╭─ Excerpted passage
Tears for Fears: The Seeds of Love: Blu-ray Super Deluxe Edition (UMe/Virgin, 4 CDs, 3:06:33, + Blu-ray). This is the third box set from Tears for Fears, following expanded editions of “The Hurting” (2013) and “Songs from the Big Chair” (2014). The spacing in time is somewhat appropriate as, after issuing their first two albums in 1983 and 1985, the duo of Roland Orzabal and Curt Smith took four years to record this, their third album, which would also be their last together until “Everyone Loves a Happy Ending” in 2004. After an acrimonious split in 1991, Orzabal released “Elemental” (1993) and “Raoul and the Kings of Spain” (1995) as solo projects under the Tears for Fears name.

“The Seeds of Love” was that third album that took so long to record and at a cost of more than one million pounds. Keyboardist Nicky Holland plays on seven of the eight tracks and co-wrote five of the songs with Orzabal. The album yielded two huge hits in “Sowing the Seeds of Love” and “Woman in Chains,” a duet with Oleta Adams, while “Advice for the Young at Heart,” the only track with Smith on lead vocal, was not far behind, making the UK Top 40. “Year of the Knife” should have been released as a single.

This box set includes the original album a second disc with 16 tracks from singles and B-sides, a third disc with 14 radio edits and early mixes and a fourth disc with five demos, an instrumental and six jams, with the jams being early attempts at the songs. The fifth, Blu-ray disc contains three different mixes of the original album: a new Steven Wilson 5.1 mix; the original Bud Ludwig 1989 mastering; and the 2015 Andrew Walters remastering.

The use of Adams’ voice as a duet with Orzabal on the opening “Woman in Chains” makes the track stunning. She also is featured on “Badman’s Song,” a bluesy rocker with a jazzy start in its piano and bass. Orzabal and Smith had seen Adams perform in the bar of the Hyatt Regency hotel in Kansas City, while touring in 1985. She joined the recording sessions in early 1988, along with drummer Manu Katche and bassist Pino Palladino. Disc four here contains about 30 minutes of these sessions, boiled down from more than 24 hours of live-in-the-studio recordings. These so-called “jams” include very different versions of “Woman in Chains,” “Badman’s Song,” “Standing on the Corner of the Third World” and “Rhythm of Life.”

‘Sowing the Seeds of Love,” which reached No. 2 of the Billboard Hot 100, has a bright horn fanfare, dense layered vocals and an organ passage. The song’s debt to The Beatles can be heard even more clearly in the alternate version presented on the third disc. The song’s lyrics, which Orzabal has said were his most political, reflect the reelection of Margaret Thatcher and the Conservative Party to a third term governing Great Britain. As the song goes, “Politician granny with your high ideals / Have you no idea how the majority feels?” Another song with political lyrics, but which did not make the final album, is “Johnny Panic and the Bible of Dreams,” four attempts at which are included on the second disc and which features a female rap.
╰─
◆ Task A
In the rows below, repeat everything from the line containing "Is (89,3) overall above or below (321,177)?" down to the end of the rows, exactly as they appear, including both ends.
╭─ Material to process
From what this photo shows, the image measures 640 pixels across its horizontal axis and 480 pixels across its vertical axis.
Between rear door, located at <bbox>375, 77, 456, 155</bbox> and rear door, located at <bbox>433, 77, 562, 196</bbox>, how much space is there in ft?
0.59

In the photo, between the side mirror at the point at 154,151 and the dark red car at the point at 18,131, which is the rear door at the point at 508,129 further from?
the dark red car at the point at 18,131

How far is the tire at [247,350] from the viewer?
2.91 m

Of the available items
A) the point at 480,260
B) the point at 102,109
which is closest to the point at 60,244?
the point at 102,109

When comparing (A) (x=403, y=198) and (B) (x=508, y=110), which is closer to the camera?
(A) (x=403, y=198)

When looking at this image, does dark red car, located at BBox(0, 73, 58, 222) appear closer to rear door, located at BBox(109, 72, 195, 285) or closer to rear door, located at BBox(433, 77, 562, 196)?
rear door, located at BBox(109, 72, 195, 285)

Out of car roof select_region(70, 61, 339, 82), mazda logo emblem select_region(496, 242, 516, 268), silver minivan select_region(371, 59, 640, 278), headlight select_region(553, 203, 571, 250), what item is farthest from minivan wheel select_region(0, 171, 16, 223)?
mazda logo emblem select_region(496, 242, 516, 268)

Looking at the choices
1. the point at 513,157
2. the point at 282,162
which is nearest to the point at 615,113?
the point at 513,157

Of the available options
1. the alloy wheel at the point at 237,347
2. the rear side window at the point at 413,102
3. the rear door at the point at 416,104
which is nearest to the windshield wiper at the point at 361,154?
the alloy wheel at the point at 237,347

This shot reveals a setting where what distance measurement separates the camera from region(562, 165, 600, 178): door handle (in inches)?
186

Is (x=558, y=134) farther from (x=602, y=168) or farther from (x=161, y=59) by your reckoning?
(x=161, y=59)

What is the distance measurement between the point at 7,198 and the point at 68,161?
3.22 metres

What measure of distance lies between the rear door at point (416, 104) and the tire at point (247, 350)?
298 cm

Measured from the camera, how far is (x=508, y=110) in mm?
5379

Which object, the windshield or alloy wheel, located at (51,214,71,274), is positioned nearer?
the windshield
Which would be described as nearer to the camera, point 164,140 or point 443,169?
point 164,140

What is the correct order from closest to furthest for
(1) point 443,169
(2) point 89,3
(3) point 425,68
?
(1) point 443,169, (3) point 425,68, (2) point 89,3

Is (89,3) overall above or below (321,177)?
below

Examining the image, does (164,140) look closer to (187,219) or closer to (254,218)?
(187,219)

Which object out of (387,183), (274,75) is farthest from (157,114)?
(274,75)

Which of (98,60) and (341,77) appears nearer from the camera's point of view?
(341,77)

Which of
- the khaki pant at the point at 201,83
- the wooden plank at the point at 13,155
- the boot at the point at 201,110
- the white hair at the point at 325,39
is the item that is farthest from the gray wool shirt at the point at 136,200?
╰─
◆ Task B
Retype the part of the Tears for Fears review above, everything from "This box set" down to "Andrew Walters remastering.", without any changes.

◆ Written solution A
Is (89,3) overall above or below (321,177)?
below

Examining the image, does (164,140) look closer to (187,219) or closer to (254,218)?
(187,219)

Which object out of (387,183), (274,75) is farthest from (157,114)?
(274,75)

Which of (98,60) and (341,77) appears nearer from the camera's point of view?
(341,77)

Which of
- the khaki pant at the point at 201,83
- the wooden plank at the point at 13,155
- the boot at the point at 201,110
- the white hair at the point at 325,39
is the item that is farthest from the gray wool shirt at the point at 136,200?

◆ Written solution B
This box set includes the original album a second disc with 16 tracks from singles and B-sides, a third disc with 14 radio edits and early mixes and a fourth disc with five demos, an instrumental and six jams, with the jams being early attempts at the songs. The fifth, Blu-ray disc contains three different mixes of the original album: a new Steven Wilson 5.1 mix; the original Bud Ludwig 1989 mastering; and the 2015 Andrew Walters remastering.